PROVIDED RECORDS:
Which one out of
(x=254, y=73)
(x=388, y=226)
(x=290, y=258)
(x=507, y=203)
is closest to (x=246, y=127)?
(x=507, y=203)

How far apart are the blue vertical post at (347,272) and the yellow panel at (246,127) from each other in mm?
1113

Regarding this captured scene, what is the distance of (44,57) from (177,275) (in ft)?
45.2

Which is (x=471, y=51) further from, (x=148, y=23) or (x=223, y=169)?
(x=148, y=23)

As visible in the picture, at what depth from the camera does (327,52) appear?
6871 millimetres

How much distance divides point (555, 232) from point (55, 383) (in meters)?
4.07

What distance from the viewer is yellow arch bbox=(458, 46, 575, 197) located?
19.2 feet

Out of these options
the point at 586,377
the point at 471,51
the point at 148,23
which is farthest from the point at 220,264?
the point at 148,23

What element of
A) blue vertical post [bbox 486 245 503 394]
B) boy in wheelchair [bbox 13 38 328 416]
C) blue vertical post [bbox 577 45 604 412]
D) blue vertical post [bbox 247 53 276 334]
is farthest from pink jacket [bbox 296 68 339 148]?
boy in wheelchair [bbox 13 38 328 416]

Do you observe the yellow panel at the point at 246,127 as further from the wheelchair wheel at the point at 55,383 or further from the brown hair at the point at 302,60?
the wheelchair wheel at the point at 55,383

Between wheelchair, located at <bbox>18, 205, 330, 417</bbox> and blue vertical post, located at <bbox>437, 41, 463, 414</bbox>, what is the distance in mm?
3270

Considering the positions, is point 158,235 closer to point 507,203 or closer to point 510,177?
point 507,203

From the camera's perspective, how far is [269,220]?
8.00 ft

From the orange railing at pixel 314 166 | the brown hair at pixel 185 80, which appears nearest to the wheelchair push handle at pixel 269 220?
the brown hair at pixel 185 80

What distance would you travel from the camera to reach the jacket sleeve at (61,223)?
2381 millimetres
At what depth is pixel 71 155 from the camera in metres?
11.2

WHAT THE EXERCISE ASKS: Can you reproduce, word for word, the stretch of material from the line containing "Between wheelchair, located" through the end of the material?

THE OUTPUT:
Between wheelchair, located at <bbox>18, 205, 330, 417</bbox> and blue vertical post, located at <bbox>437, 41, 463, 414</bbox>, what is the distance in mm?
3270

Considering the positions, is point 158,235 closer to point 507,203 or closer to point 510,177?
point 507,203

From the camera's perspective, how far is [269,220]?
8.00 ft

From the orange railing at pixel 314 166 | the brown hair at pixel 185 80, which appears nearest to the wheelchair push handle at pixel 269 220?
the brown hair at pixel 185 80

What distance would you travel from the camera to reach the jacket sleeve at (61,223)?
2381 millimetres
At what depth is pixel 71 155 from the camera in metres?
11.2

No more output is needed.